Arkadina is one of the four central protagonists of The Seagull. She is a middle-aged woman who is still beautiful but whose beauty and fame have passed their prime. Arkadina is a member of the aristocracy in Russia though her first marriage was to a man who was from Kiev indicating a lower status than her own. This was her son Treplev's father. In several ways, Arkadina considers herself better than her son. Her views are selfish, hypocritical, and self-serving. For instance, Arkadina thinks less of Treplev because he is born of a father from Kiev, but it is this man from Kiev whom she loved and with whom she bore a child that supposedly taints, Treplev. Arkadina is a successful stage actress and lover of a famous writer, Trigorin. This places her in the other aristocracy of Russia, the intelligentsia and artistic elite.

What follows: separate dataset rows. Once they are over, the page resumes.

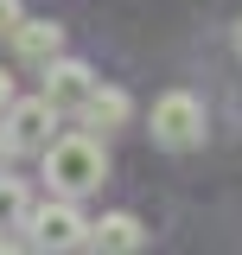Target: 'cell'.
Instances as JSON below:
<instances>
[{
	"mask_svg": "<svg viewBox=\"0 0 242 255\" xmlns=\"http://www.w3.org/2000/svg\"><path fill=\"white\" fill-rule=\"evenodd\" d=\"M45 179L58 198H90L102 179H109V153L90 128H70V134H51L45 140Z\"/></svg>",
	"mask_w": 242,
	"mask_h": 255,
	"instance_id": "obj_1",
	"label": "cell"
},
{
	"mask_svg": "<svg viewBox=\"0 0 242 255\" xmlns=\"http://www.w3.org/2000/svg\"><path fill=\"white\" fill-rule=\"evenodd\" d=\"M147 134H153V147H172V153L204 147V134H211L204 102H198L191 90H166L159 102H153V115H147Z\"/></svg>",
	"mask_w": 242,
	"mask_h": 255,
	"instance_id": "obj_2",
	"label": "cell"
},
{
	"mask_svg": "<svg viewBox=\"0 0 242 255\" xmlns=\"http://www.w3.org/2000/svg\"><path fill=\"white\" fill-rule=\"evenodd\" d=\"M26 230H32V236H26L32 249H83L90 217L77 211V198H58V191H51V204H32Z\"/></svg>",
	"mask_w": 242,
	"mask_h": 255,
	"instance_id": "obj_3",
	"label": "cell"
},
{
	"mask_svg": "<svg viewBox=\"0 0 242 255\" xmlns=\"http://www.w3.org/2000/svg\"><path fill=\"white\" fill-rule=\"evenodd\" d=\"M51 128H58V109H51L45 96H13V102L0 109V134H6L19 153H45Z\"/></svg>",
	"mask_w": 242,
	"mask_h": 255,
	"instance_id": "obj_4",
	"label": "cell"
},
{
	"mask_svg": "<svg viewBox=\"0 0 242 255\" xmlns=\"http://www.w3.org/2000/svg\"><path fill=\"white\" fill-rule=\"evenodd\" d=\"M96 83H102V77H96L83 58L58 51V58L45 64V90H38V96H45L58 115H83V102H90V90H96Z\"/></svg>",
	"mask_w": 242,
	"mask_h": 255,
	"instance_id": "obj_5",
	"label": "cell"
},
{
	"mask_svg": "<svg viewBox=\"0 0 242 255\" xmlns=\"http://www.w3.org/2000/svg\"><path fill=\"white\" fill-rule=\"evenodd\" d=\"M83 249H96V255H134V249H147V223L134 217V211H109V217H96L90 230H83Z\"/></svg>",
	"mask_w": 242,
	"mask_h": 255,
	"instance_id": "obj_6",
	"label": "cell"
},
{
	"mask_svg": "<svg viewBox=\"0 0 242 255\" xmlns=\"http://www.w3.org/2000/svg\"><path fill=\"white\" fill-rule=\"evenodd\" d=\"M58 51H64V26L58 19H19V26H13V58L19 64H38V70H45Z\"/></svg>",
	"mask_w": 242,
	"mask_h": 255,
	"instance_id": "obj_7",
	"label": "cell"
},
{
	"mask_svg": "<svg viewBox=\"0 0 242 255\" xmlns=\"http://www.w3.org/2000/svg\"><path fill=\"white\" fill-rule=\"evenodd\" d=\"M127 115H134L127 90H109V83H96V90H90V102H83V122H90V128H102V134H109V128H121Z\"/></svg>",
	"mask_w": 242,
	"mask_h": 255,
	"instance_id": "obj_8",
	"label": "cell"
},
{
	"mask_svg": "<svg viewBox=\"0 0 242 255\" xmlns=\"http://www.w3.org/2000/svg\"><path fill=\"white\" fill-rule=\"evenodd\" d=\"M26 217H32V191H26V179L0 172V230H26Z\"/></svg>",
	"mask_w": 242,
	"mask_h": 255,
	"instance_id": "obj_9",
	"label": "cell"
},
{
	"mask_svg": "<svg viewBox=\"0 0 242 255\" xmlns=\"http://www.w3.org/2000/svg\"><path fill=\"white\" fill-rule=\"evenodd\" d=\"M19 19H26V6H19V0H0V38H13Z\"/></svg>",
	"mask_w": 242,
	"mask_h": 255,
	"instance_id": "obj_10",
	"label": "cell"
},
{
	"mask_svg": "<svg viewBox=\"0 0 242 255\" xmlns=\"http://www.w3.org/2000/svg\"><path fill=\"white\" fill-rule=\"evenodd\" d=\"M13 159H19V147H13V140H6V134H0V172H6V166H13Z\"/></svg>",
	"mask_w": 242,
	"mask_h": 255,
	"instance_id": "obj_11",
	"label": "cell"
},
{
	"mask_svg": "<svg viewBox=\"0 0 242 255\" xmlns=\"http://www.w3.org/2000/svg\"><path fill=\"white\" fill-rule=\"evenodd\" d=\"M13 96H19V90H13V70H0V109H6Z\"/></svg>",
	"mask_w": 242,
	"mask_h": 255,
	"instance_id": "obj_12",
	"label": "cell"
},
{
	"mask_svg": "<svg viewBox=\"0 0 242 255\" xmlns=\"http://www.w3.org/2000/svg\"><path fill=\"white\" fill-rule=\"evenodd\" d=\"M236 51H242V19H236Z\"/></svg>",
	"mask_w": 242,
	"mask_h": 255,
	"instance_id": "obj_13",
	"label": "cell"
}]
</instances>
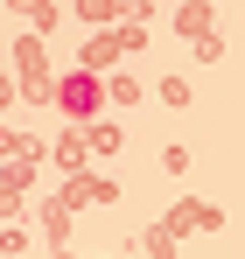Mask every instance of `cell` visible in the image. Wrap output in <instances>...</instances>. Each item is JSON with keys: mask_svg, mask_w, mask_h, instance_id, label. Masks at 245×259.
Segmentation results:
<instances>
[{"mask_svg": "<svg viewBox=\"0 0 245 259\" xmlns=\"http://www.w3.org/2000/svg\"><path fill=\"white\" fill-rule=\"evenodd\" d=\"M56 98H63L70 112H98V84H91V70H84V77H63V91H56Z\"/></svg>", "mask_w": 245, "mask_h": 259, "instance_id": "cell-1", "label": "cell"}]
</instances>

This elite group of artists and intellectuals forms her social group in Moscow to which her son, Treplev to prove himself. Arkadina does nothing to help her son's confidence or sense of belonging within her circle. She does not want her son taking any of the limelight away from herself. Arkadina expects others to listen to her brag about her achievements constantly, but she will not give an inch to Treplev. She is skeptical, unsympathetic, noisy, and demeaning when it comes to Treplev's play.
Arkadina's hypocracy makes her a likeable, flawed character because her flaws are extreme and contrary. In Act Four when Treplev has become a published author, Arkadina admits to never making the effort to read one of her son's stories. When it comes to her lover Trigorin however, Arkadina is doting, attentive, and loving. At the thought that he might leave her for Nina, Arkadina begs and pleads with him on her knees, spewing compliments and kisses. Arkadina is as needy as her son but seeks her love from admirers, fans and lovers, not her own flesh and blood.
Chekhov describes his play as a comedy, and Arkadina is vital in his description's assessment. She is not a villain or a hero. She proves herself to be excessively vain and miserly. At times, Arkadina shows a glimmer of compassion as when she cares for Treplev's head wound, when she encourages Nina to be an actress and when she screams in fright at the fear of her brother, Sorin's dizzy spell.